### Task description
Please repeat these lines with every "camera" swapped for "viewer", keeping everything else the same and leaving out the pictures.

-- START --

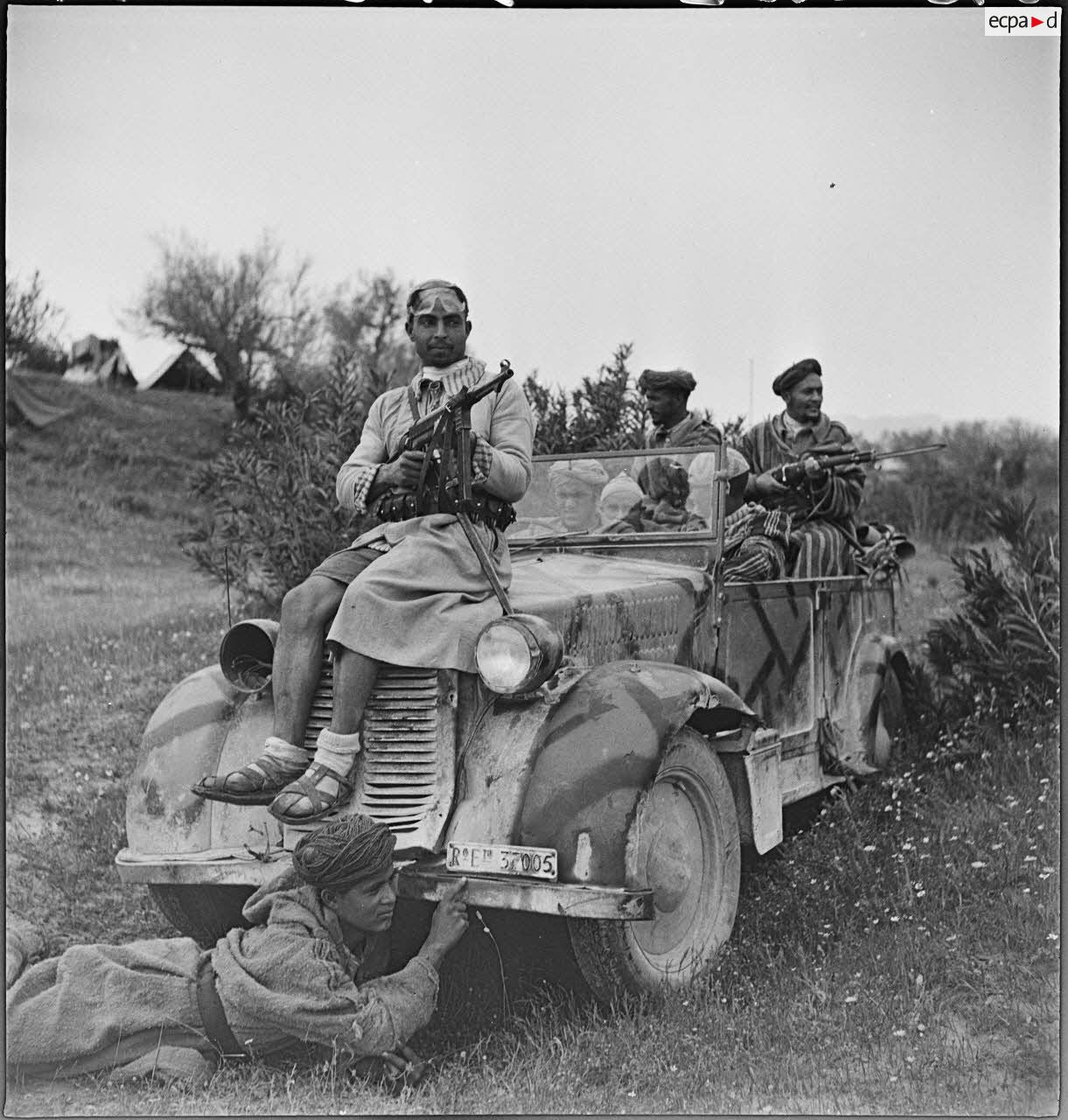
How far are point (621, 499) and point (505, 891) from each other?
2.12 m

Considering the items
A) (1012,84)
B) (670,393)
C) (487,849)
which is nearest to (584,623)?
(487,849)

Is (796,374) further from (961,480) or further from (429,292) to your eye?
(961,480)

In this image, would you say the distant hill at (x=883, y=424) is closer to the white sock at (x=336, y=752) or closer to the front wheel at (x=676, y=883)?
the front wheel at (x=676, y=883)

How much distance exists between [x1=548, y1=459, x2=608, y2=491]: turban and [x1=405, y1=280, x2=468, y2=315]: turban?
1.25 m

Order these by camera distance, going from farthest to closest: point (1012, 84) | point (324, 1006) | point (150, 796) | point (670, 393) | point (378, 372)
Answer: point (378, 372), point (670, 393), point (1012, 84), point (150, 796), point (324, 1006)

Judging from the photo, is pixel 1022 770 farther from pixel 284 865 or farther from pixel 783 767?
pixel 284 865

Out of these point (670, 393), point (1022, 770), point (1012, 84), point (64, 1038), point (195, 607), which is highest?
point (1012, 84)

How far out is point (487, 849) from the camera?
3.48 meters

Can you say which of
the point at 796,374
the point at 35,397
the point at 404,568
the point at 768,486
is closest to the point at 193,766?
the point at 404,568

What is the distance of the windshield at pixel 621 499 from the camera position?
5070 millimetres

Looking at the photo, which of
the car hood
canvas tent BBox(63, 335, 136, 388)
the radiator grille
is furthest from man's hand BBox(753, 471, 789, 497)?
canvas tent BBox(63, 335, 136, 388)

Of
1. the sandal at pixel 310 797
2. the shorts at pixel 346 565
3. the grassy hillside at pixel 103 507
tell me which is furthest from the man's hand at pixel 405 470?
the grassy hillside at pixel 103 507

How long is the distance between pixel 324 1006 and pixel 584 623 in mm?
1488

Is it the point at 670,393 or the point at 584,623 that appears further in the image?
the point at 670,393
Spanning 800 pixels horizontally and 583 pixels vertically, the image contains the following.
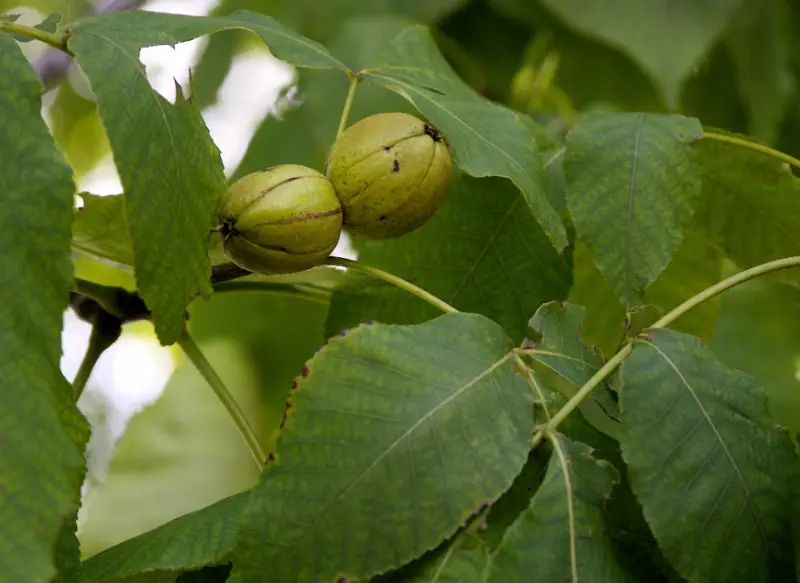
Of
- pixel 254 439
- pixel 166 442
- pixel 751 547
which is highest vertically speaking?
pixel 751 547

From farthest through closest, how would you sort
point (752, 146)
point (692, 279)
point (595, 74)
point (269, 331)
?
point (595, 74) < point (269, 331) < point (692, 279) < point (752, 146)

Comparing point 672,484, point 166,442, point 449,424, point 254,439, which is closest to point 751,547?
point 672,484

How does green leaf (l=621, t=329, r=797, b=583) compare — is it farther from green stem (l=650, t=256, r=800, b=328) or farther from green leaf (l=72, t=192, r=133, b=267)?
green leaf (l=72, t=192, r=133, b=267)

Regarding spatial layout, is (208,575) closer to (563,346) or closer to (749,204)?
(563,346)

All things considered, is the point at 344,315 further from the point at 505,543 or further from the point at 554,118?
the point at 554,118

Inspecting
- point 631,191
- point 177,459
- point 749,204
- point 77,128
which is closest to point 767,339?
point 749,204

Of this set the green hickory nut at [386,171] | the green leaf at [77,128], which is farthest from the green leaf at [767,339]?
the green leaf at [77,128]

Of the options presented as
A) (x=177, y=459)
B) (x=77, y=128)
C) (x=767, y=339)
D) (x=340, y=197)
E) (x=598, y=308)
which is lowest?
(x=177, y=459)
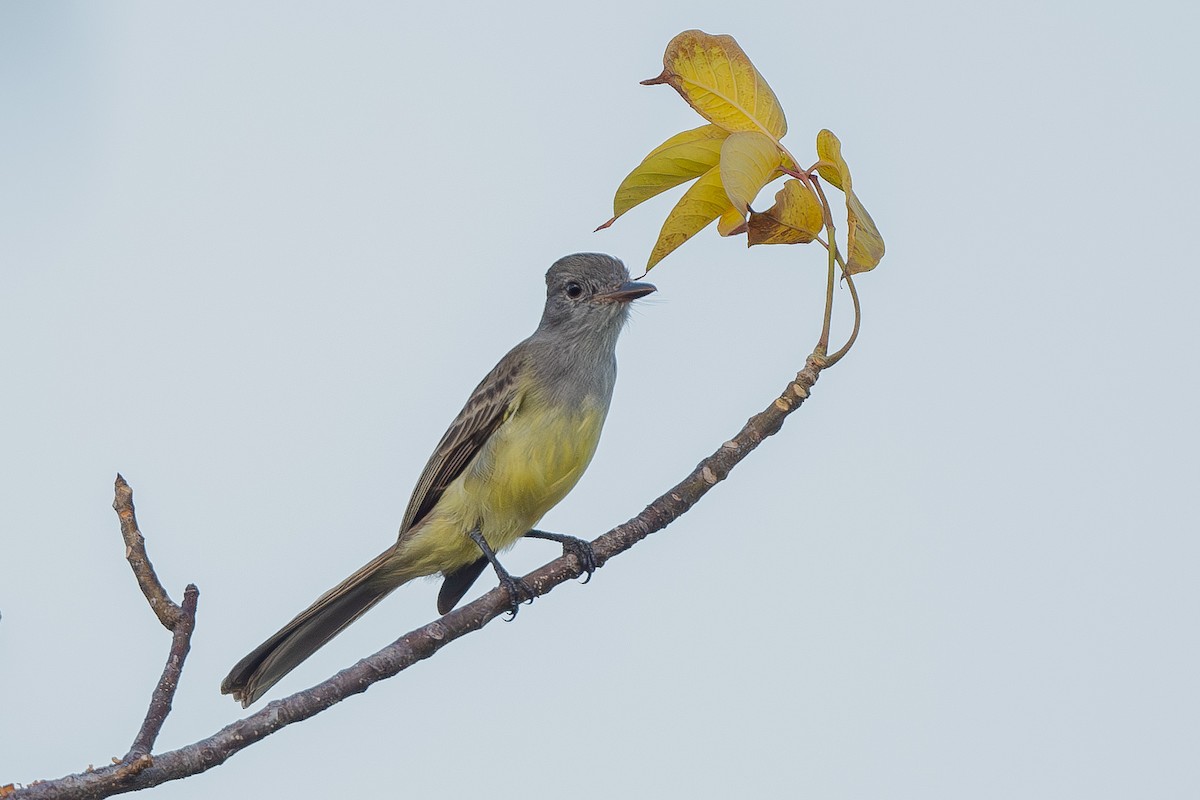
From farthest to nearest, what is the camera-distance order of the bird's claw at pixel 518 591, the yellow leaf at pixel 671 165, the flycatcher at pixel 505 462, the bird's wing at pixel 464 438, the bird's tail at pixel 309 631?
1. the bird's wing at pixel 464 438
2. the flycatcher at pixel 505 462
3. the bird's tail at pixel 309 631
4. the bird's claw at pixel 518 591
5. the yellow leaf at pixel 671 165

-- END --

### Response
How far are point (621, 499) and point (505, 891) from each other?
2.12 m

Considering the items
A) (1012,84)
B) (670,393)
C) (487,849)
which is nearest to (584,623)?
(487,849)

Is (796,374) further from (961,480) or further from (429,292) to your eye?
(961,480)

In this image, would you say the distant hill at (x=883, y=424) is closer to the white sock at (x=336, y=752) or closer to the front wheel at (x=676, y=883)?
the front wheel at (x=676, y=883)

How much distance exists between [x1=548, y1=459, x2=608, y2=491]: turban and [x1=405, y1=280, x2=468, y2=315]: turban?
1.25 m

Order these by viewer distance, going from farthest to closest: point (1012, 84) | point (324, 1006) | point (150, 796) | point (670, 393) | point (378, 372)
Answer: point (378, 372), point (670, 393), point (1012, 84), point (150, 796), point (324, 1006)

Judging from the photo, is pixel 1022 770 farther from pixel 284 865 or farther from pixel 783 767?
pixel 284 865

Out of these point (670, 393), point (1022, 770), point (1012, 84), point (64, 1038), point (195, 607), which is highest?
point (1012, 84)

How far out is point (487, 849) from the viewer?
3.48 meters

Can you say which of
the point at 796,374
the point at 35,397
the point at 404,568
the point at 768,486
is closest to the point at 193,766?
the point at 404,568

What is the distance of the windshield at pixel 621 499 from the viewer position?
5070 millimetres

Looking at the photo, which of
the car hood
canvas tent BBox(63, 335, 136, 388)
the radiator grille
is furthest from man's hand BBox(753, 471, 789, 497)?
canvas tent BBox(63, 335, 136, 388)

Of
1. the sandal at pixel 310 797
2. the shorts at pixel 346 565
3. the grassy hillside at pixel 103 507
tell me which is furthest from the man's hand at pixel 405 470?
the grassy hillside at pixel 103 507

How long is the distance between pixel 324 1006 and pixel 584 623 in mm?
1488

Is it the point at 670,393 or the point at 584,623 that appears further in the image?
the point at 670,393
Spanning 800 pixels horizontally and 583 pixels vertically, the image contains the following.
Of
- pixel 254 439
- pixel 166 442
- pixel 751 547
which is highest vertically speaking?
pixel 751 547

From farthest through closest, how would you sort
point (752, 146)
point (692, 279)
point (595, 74)
point (269, 331)
?
point (595, 74) < point (269, 331) < point (692, 279) < point (752, 146)

Comparing point 672,484, point 166,442, point 449,424, point 254,439, which is closest to point 751,547?
point 672,484

How does green leaf (l=621, t=329, r=797, b=583) compare — is it farther from green stem (l=650, t=256, r=800, b=328) or farther from green leaf (l=72, t=192, r=133, b=267)?
green leaf (l=72, t=192, r=133, b=267)

Regarding spatial layout, is (208,575) closer to (563,346) or closer to (749,204)?
(563,346)

All things considered, is the point at 344,315 further from the point at 505,543 or further from the point at 554,118?
the point at 554,118

Inspecting
- point 631,191
- point 177,459
- point 749,204
- point 77,128
which is closest to point 767,339?
point 749,204

Of this set the green hickory nut at [386,171] | the green leaf at [77,128], which is farthest from the green leaf at [767,339]?
the green leaf at [77,128]

Of the options presented as
A) (x=177, y=459)
B) (x=77, y=128)
C) (x=767, y=339)
D) (x=340, y=197)
E) (x=598, y=308)
which is lowest?
(x=177, y=459)
From farthest to nearest, what is the viewer-distance order of the bird's claw at pixel 518 591, the yellow leaf at pixel 671 165, the flycatcher at pixel 505 462, the bird's wing at pixel 464 438, the bird's tail at pixel 309 631?
1. the bird's wing at pixel 464 438
2. the flycatcher at pixel 505 462
3. the bird's tail at pixel 309 631
4. the bird's claw at pixel 518 591
5. the yellow leaf at pixel 671 165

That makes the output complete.